Soil profile from Sylling in Norway. Photo: Tor Erik FinneFor the contaminant lead (Pb) a method exists to distinguish different sources of origin based on the analysis of the ratios between the natural isotopes 206Pb, 207Pb og 208Pb.
One of the most used metals
Lead (Pb) is one of the most used metals in human history, and has been exploited for more than five thousand years for metallurgical, medicinal, and industrial purposes.
The cumulative production of lead until the year 2000 is estimated at 260 million tons, and 85% of this production has occurred over the past two hundred years. The global production per year was about 3 million tons at the end of the last century.
Contaminated by lead
It is commonly assumed that the terrestrial ecosystem over all of Norway is moderately to strongly contaminated by lead and other trace elements that have been transported in the atmosphere over long distances mainly from other parts of Europe.

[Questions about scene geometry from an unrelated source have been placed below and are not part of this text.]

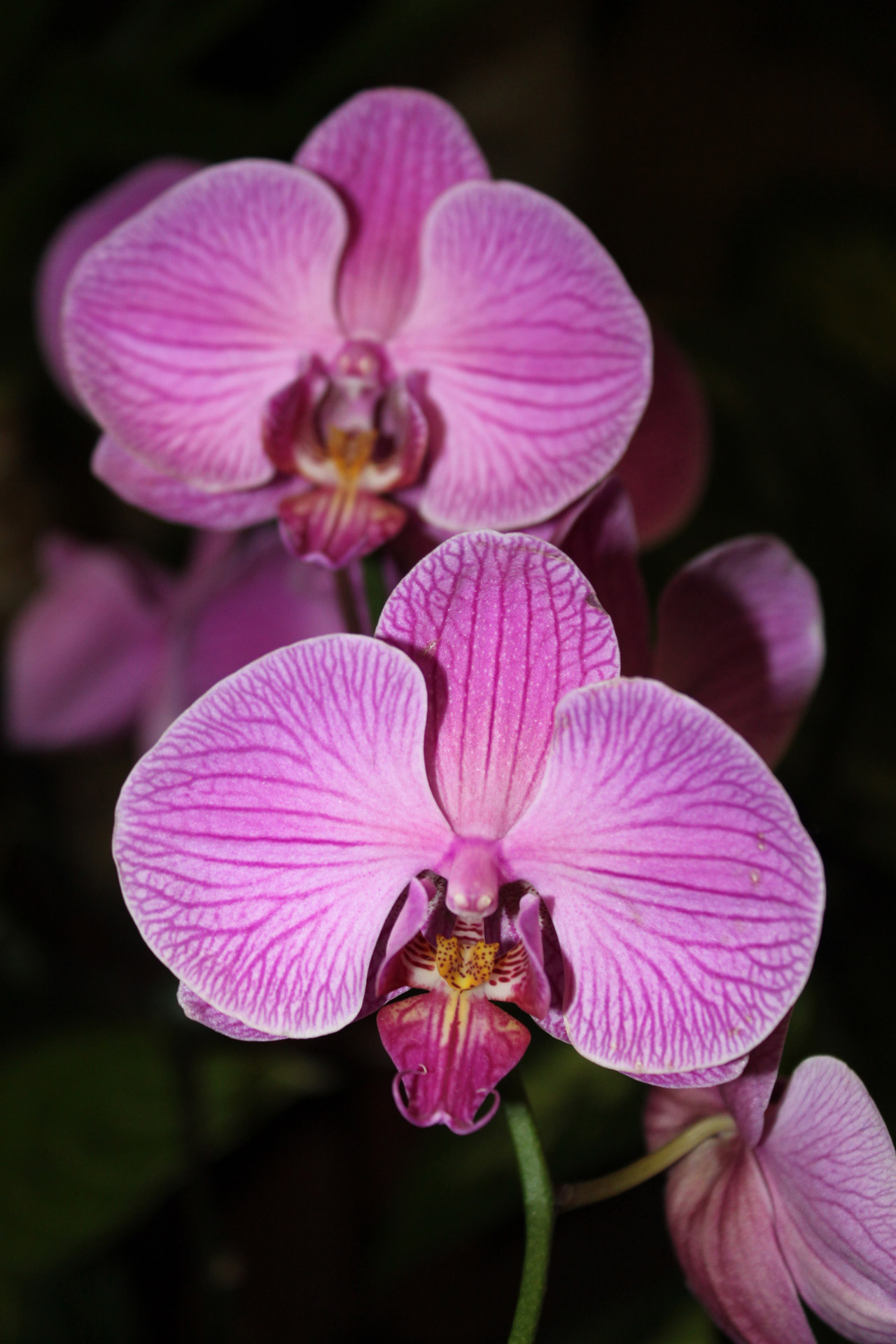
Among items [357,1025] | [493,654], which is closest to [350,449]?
[493,654]

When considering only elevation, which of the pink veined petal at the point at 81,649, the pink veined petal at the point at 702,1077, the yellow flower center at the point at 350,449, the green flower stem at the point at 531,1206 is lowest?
the pink veined petal at the point at 81,649

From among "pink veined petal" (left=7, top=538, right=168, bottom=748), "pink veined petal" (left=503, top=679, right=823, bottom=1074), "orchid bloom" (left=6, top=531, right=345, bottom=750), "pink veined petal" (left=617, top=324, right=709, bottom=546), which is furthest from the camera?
"pink veined petal" (left=7, top=538, right=168, bottom=748)

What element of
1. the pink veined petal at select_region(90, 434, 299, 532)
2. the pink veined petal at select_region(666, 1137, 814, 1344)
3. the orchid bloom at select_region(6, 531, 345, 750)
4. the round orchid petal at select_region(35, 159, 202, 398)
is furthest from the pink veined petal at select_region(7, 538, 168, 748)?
the pink veined petal at select_region(666, 1137, 814, 1344)

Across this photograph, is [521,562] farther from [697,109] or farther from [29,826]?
[697,109]

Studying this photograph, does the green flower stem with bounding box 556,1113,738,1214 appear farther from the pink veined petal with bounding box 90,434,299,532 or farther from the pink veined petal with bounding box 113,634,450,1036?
the pink veined petal with bounding box 90,434,299,532

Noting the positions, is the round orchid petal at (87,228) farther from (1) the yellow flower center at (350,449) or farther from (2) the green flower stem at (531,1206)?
(2) the green flower stem at (531,1206)

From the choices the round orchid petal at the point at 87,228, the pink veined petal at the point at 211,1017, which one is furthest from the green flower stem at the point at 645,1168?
the round orchid petal at the point at 87,228
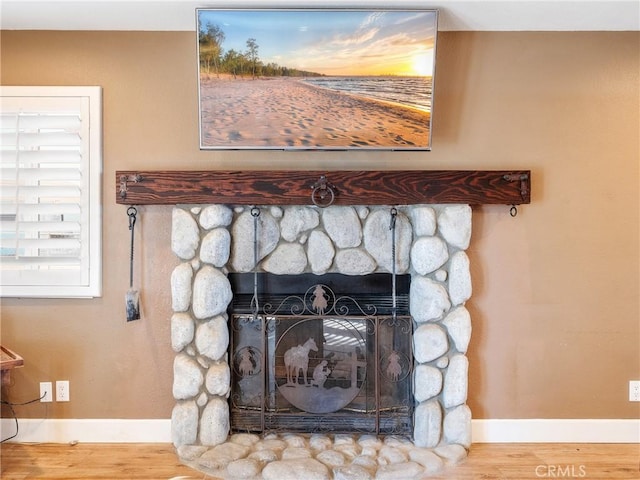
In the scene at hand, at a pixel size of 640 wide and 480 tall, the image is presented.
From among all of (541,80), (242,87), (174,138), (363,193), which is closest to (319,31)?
(242,87)

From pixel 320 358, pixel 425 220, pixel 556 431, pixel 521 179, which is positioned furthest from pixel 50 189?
pixel 556 431

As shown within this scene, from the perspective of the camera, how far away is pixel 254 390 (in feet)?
7.32

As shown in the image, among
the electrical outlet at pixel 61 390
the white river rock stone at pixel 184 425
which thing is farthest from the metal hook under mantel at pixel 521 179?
the electrical outlet at pixel 61 390

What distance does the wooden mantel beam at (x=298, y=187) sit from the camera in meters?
2.07

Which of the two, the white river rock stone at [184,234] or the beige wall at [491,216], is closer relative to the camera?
the white river rock stone at [184,234]

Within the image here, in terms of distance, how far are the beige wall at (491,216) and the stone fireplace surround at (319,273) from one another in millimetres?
185

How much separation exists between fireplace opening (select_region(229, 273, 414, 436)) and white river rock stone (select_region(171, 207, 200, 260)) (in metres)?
0.27

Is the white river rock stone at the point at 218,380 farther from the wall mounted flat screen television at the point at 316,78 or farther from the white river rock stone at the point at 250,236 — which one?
the wall mounted flat screen television at the point at 316,78

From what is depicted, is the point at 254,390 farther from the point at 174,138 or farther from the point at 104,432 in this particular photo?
the point at 174,138

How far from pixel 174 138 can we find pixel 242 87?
1.64 feet

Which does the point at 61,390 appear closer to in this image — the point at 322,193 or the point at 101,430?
the point at 101,430

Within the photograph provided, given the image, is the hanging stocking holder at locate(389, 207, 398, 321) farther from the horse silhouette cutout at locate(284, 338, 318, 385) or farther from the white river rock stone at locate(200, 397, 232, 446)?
the white river rock stone at locate(200, 397, 232, 446)

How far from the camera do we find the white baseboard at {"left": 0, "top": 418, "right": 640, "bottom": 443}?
2230 mm

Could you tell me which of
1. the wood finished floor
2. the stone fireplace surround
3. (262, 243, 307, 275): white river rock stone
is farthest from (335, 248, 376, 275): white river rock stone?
the wood finished floor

Especially the southernmost part of Norway is strongly influenced (studies by for example Amundsen et al. 1992; Steinnes et al. 1992, 1994, 2005a). Lead mines around the world exhibit different ratios between the natural isotopes 206Pb, 207Pb og 208Pb.
Lead transported by long range atmospheric processes or in the air from local sources based on industrially produced (i.e. imported) lead will tend to have another ratio amongst these isotopes compared with the local (geogenic) lead source.